## Data excerpts
------

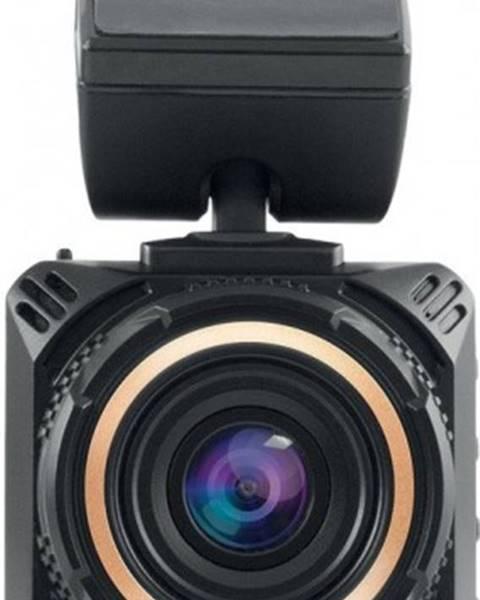 Navitel Autokamera Navitel R600 QHD, 170°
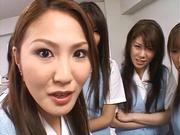 Lucky stud gets fucked by Japanese AV models at work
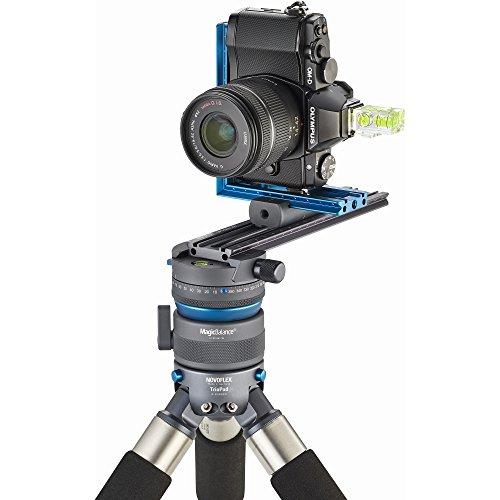 Novoflex VR-System Mini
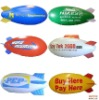 pvc inflatable airplane for sale SFL0664A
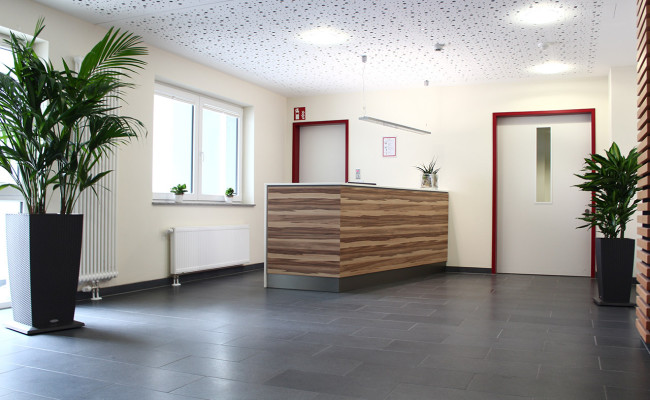 DRK Sozialzentrum Hagen 23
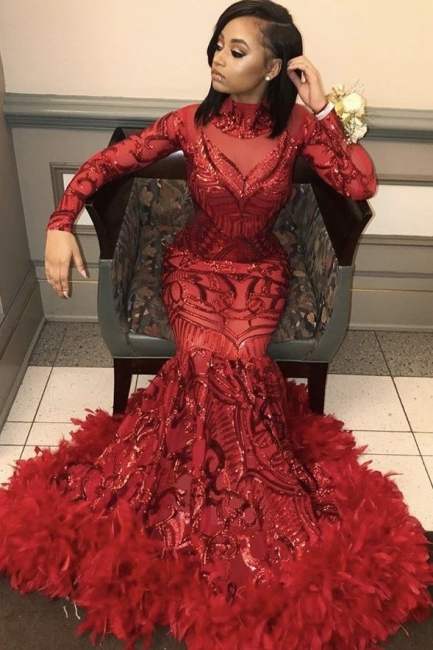 Wine Red Trumpet Sequins Long Sleeves High Neck Prom Dresses | Suzhou UK Online Shop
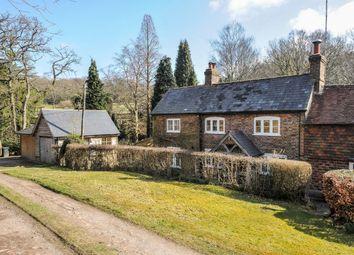 Thumbnail 3 bed semi-detached house to rent in Glenwood House, Fairwarp, Uckfield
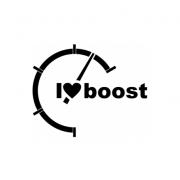 Sticker I Love Boost
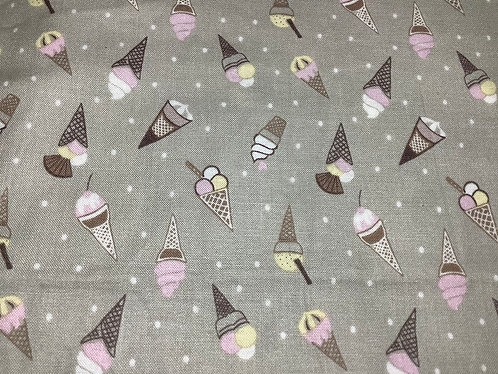 Gray Ice Cream Cones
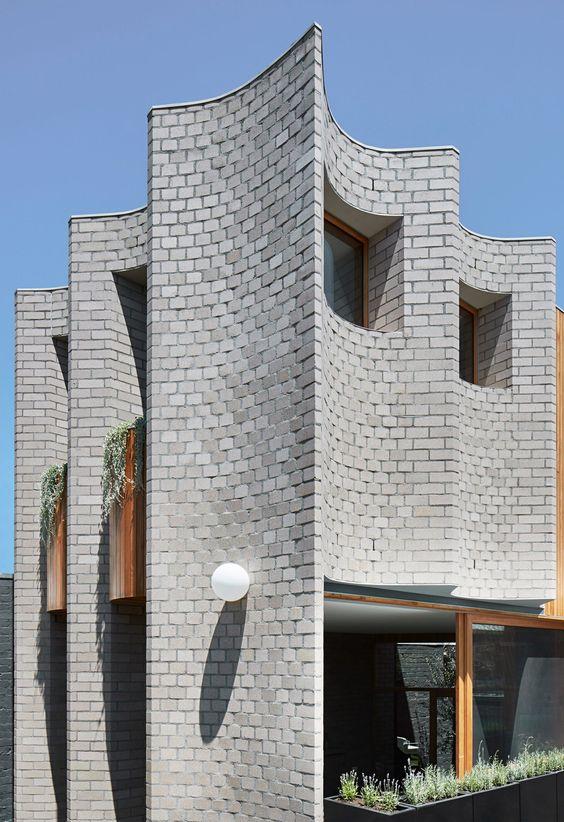 Arhitektura,inspiracija fotografa - Page 5 49601c10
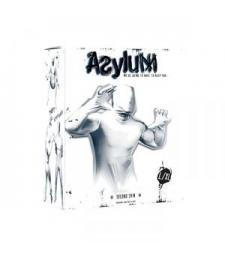Белый кэтсьюит Asylum с маской на голову размера L/XL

------

Pictures are to be omitted from the copy. Reproduce exactly, and only, the lines from the one containing "Lucky stud gets" to the end of the listing above.

 Lucky stud gets fucked by Japanese AV models at work
 Novoflex VR-System Mini
 pvc inflatable airplane for sale SFL0664A
 DRK Sozialzentrum Hagen 23
 Wine Red Trumpet Sequins Long Sleeves High Neck Prom Dresses | Suzhou UK Online Shop
 Thumbnail 3 bed semi-detached house to rent in Glenwood House, Fairwarp, Uckfield
 Sticker I Love Boost
 Gray Ice Cream Cones
 Arhitektura,inspiracija fotografa - Page 5 49601c10
Белый кэтсьюит Asylum с маской на голову размера L/XL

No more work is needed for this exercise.